→ Texte à lire

▬▬▬▬▬▬▬▬▬▬

Et si l’Ukraine perdait la guerre ?
Les Russes avancent, l’Amérique ne répond plus, l’Europe tergiverse. Jusqu’au scénario catastrophe ?
« L’année 2024 sera extrêmement difficile pour l’armée ukrainienne » prévoyait récemment un expert militaire français. Le problème est qu’elle l’est déjà, difficile, et dangereuse. On est loin des grands espoirs de l’offensive de l’été dernier. Peu ou pas d’avancées. L’es Russes ont tenu, l’armée s’est embourbée, l’hiver est arrivé. Et aujourd’hui, ce sont les Russes qui poussent, avancent et percent le front en plusieurs points. L’année dernière, la bataille de Bakhmouta marqué les esprits : dix mois d’horreur, des combattants héroïques qui ont fait payer horriblement cher aux Russes, chaque mètre carré concédé.

▬▬▬▬▬▬▬▬▬▬

→ Exercices
- 1) Dans l'article sur la guerre en Ukraine, relevez les verbes qui décrivent ce que font aujourd'hui les Russes.
- 2) D'après l'expert militaire français cité dans l'article sur la guerre en Ukraine, quelle année sera extrêmement difficile pour l'armée ukrainienne ?
- 3) Rédigez la suite de l'article sur la guerre en Ukraine à partir de sa dernière phrase.

▬▬▬▬▬▬▬▬▬▬

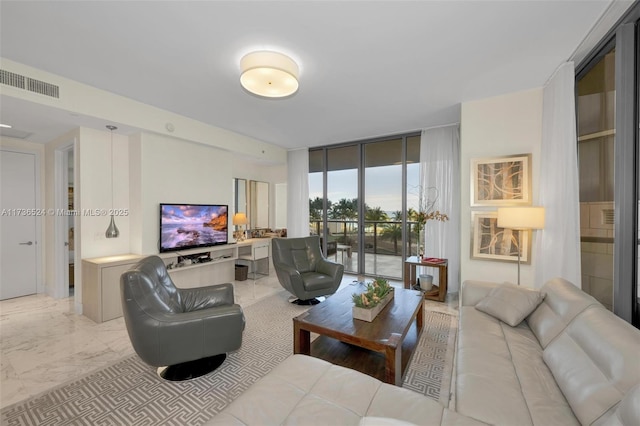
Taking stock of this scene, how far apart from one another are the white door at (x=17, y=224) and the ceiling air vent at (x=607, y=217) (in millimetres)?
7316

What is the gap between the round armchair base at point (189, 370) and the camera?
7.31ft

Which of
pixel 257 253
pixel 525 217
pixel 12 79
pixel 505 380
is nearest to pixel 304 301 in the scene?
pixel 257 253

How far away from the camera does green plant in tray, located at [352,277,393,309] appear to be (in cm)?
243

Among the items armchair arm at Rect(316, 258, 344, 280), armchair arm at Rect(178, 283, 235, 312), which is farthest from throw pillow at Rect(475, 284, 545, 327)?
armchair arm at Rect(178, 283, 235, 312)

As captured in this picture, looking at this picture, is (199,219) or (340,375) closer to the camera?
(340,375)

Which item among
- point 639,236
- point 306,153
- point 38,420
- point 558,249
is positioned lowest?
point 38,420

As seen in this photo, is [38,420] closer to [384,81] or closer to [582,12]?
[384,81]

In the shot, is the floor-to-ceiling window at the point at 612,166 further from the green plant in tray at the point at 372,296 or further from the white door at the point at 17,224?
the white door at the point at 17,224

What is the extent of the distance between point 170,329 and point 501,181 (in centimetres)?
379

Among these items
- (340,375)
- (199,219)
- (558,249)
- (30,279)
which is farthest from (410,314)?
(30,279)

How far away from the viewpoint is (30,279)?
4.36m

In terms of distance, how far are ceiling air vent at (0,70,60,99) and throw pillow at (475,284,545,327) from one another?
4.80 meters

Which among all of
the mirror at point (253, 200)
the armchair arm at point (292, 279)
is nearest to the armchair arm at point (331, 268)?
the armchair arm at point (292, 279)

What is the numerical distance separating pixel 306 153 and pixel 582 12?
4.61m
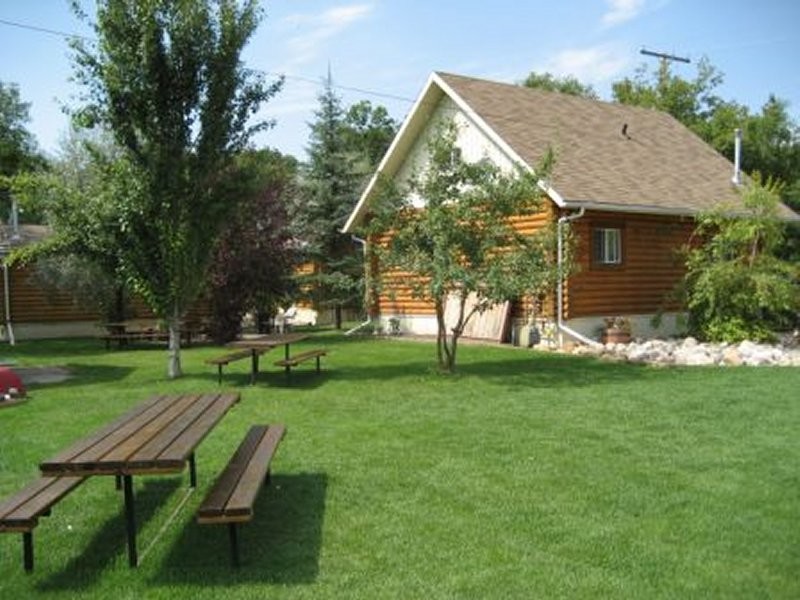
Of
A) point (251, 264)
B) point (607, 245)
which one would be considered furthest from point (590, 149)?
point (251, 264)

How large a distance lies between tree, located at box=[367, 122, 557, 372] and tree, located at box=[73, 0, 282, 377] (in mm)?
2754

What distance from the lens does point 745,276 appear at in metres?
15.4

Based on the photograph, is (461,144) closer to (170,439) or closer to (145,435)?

▬▬▬▬▬▬▬▬▬▬

→ Réponses proposées
- 1) poussent, avancent, percent

- 2) L'année 2024.

- 3)
Cette fois, à Avdiïvka, à dix kilomètres à peine au nord tout près de Donetsk dans l’Est du pays, l’État-major ukrainien a préféré battre en retraite pour ne pas voir ses troupes encerclées. Une victoire majeure pour la Russie.
À Terny, à 50 kilomètres plus au nord, l’armée russe a avancé de 2,5 km, dans la direction de Kupyansk-Liman.
La raison ? D’abord, on l’a oublié, la Russie est un immense pays et ses combattants ne sont pas des abrutis incompétents. Certes, au début, ils étaient prétentieux, mal-organisés, mal formés, mal dirigés. C’est fini. Moscou a réappris la guerre. À sa façon bien sûr. L’artillerie pour rouleau compresseur, les soldats comme chair à canon… peu importe, on fabrique et on mobilise toujours plus.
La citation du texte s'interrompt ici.